THE EXERCISE
With the images removed, repeat the data below exactly.

RECORD LIST
* Begin *
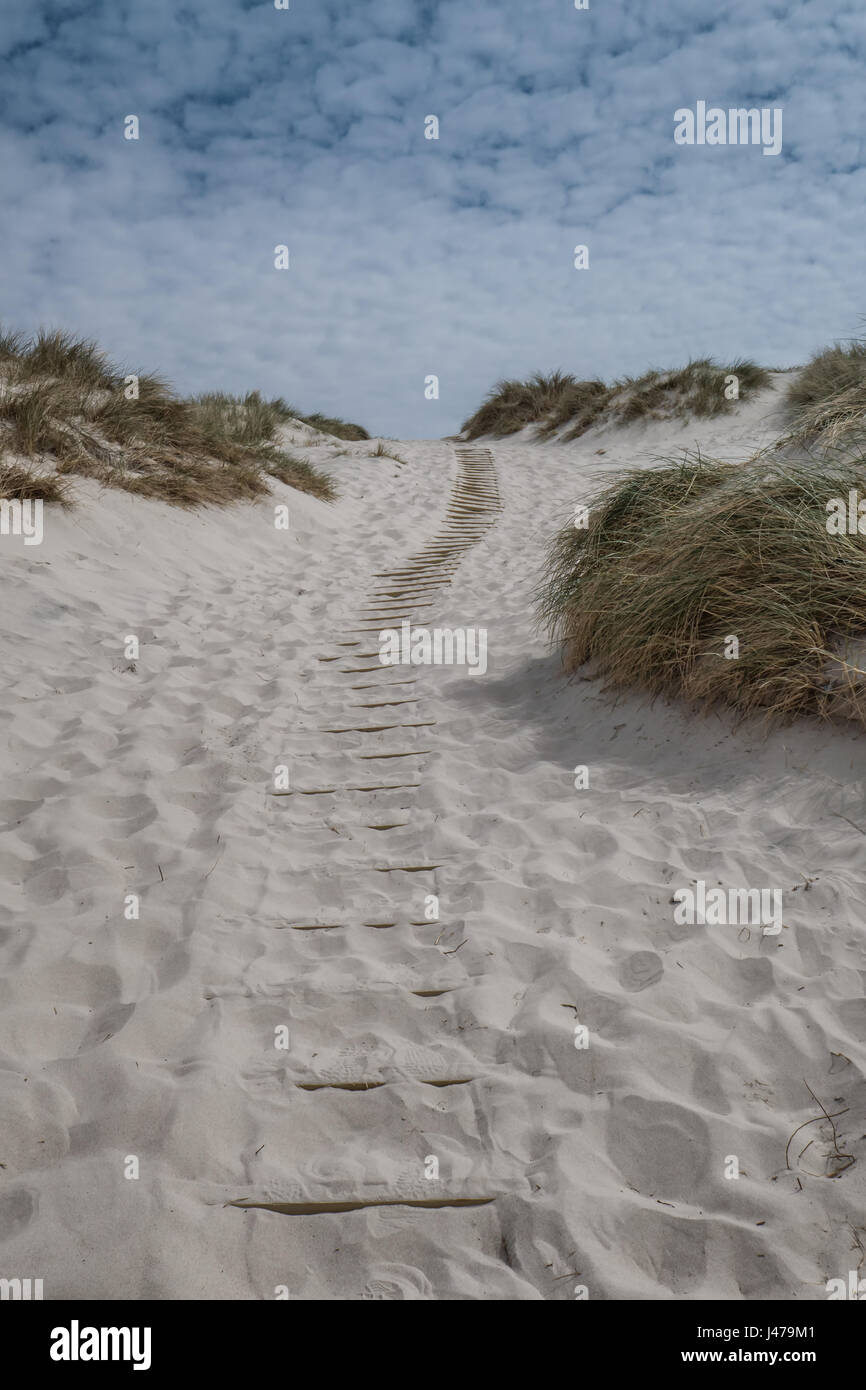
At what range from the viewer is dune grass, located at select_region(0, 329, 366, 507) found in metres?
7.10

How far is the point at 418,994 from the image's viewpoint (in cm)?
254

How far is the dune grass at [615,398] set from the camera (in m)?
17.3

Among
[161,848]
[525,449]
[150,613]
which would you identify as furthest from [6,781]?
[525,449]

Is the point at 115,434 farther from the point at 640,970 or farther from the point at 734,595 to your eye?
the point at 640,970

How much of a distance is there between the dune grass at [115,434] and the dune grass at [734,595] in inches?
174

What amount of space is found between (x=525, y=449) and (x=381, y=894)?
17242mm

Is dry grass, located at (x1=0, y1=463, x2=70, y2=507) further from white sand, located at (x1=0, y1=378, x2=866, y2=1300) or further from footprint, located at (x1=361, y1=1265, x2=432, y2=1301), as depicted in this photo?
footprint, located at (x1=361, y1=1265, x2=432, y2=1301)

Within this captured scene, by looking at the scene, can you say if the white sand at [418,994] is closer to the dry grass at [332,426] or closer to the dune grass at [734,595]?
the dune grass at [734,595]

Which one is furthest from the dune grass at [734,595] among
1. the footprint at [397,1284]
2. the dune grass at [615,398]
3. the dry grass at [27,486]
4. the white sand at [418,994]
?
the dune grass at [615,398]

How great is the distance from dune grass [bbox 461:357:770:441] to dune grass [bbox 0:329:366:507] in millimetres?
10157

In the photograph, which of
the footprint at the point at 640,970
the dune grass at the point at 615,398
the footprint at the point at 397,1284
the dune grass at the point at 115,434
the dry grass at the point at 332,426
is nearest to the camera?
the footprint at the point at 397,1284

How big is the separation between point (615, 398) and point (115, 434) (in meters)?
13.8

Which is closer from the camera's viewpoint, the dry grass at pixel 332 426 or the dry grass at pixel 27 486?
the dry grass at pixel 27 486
* End *
THE RESULT
At what range from the viewer is dune grass, located at select_region(0, 329, 366, 507) found in metres?
7.10

How far is the point at 418,994 from the image's viewpoint (in cm)?
254

How far is the dune grass at [615,398] set from the camera (in m)?
17.3

Among
[161,848]
[525,449]
[150,613]
which would you identify as furthest from [6,781]?
[525,449]

Is the point at 115,434 farther from the point at 640,970 or farther from the point at 734,595 to your eye?
the point at 640,970

How much of a distance is there between the dune grass at [115,434] and the dune grass at [734,595] in inches?
174

What amount of space is found between (x=525, y=449) and (x=381, y=894)?
17242mm

Is dry grass, located at (x1=0, y1=463, x2=70, y2=507) further from white sand, located at (x1=0, y1=378, x2=866, y2=1300) or further from footprint, located at (x1=361, y1=1265, x2=432, y2=1301), as depicted in this photo?
footprint, located at (x1=361, y1=1265, x2=432, y2=1301)

Within this captured scene, by looking at the scene, can you say if the white sand at [418,994] is closer to the dry grass at [332,426] or closer to the dune grass at [734,595]?
the dune grass at [734,595]

Which one is furthest from the dune grass at [734,595] among
1. the footprint at [397,1284]
2. the dune grass at [615,398]
3. the dry grass at [27,486]
4. the white sand at [418,994]
?
the dune grass at [615,398]

How great is the distance from dune grass [bbox 461:357:770:441] to dune grass [bbox 0:329:366:507] in millimetres?
10157

In the photograph, which of
the footprint at the point at 640,970
the dune grass at the point at 615,398
the footprint at the point at 397,1284
the dune grass at the point at 115,434
the dry grass at the point at 332,426
is nearest to the camera?
the footprint at the point at 397,1284

How big is the separation between point (615, 398) and point (115, 434) (in meters)?
13.8

Which is closer from the camera's viewpoint, the dry grass at pixel 332 426 or the dry grass at pixel 27 486?
the dry grass at pixel 27 486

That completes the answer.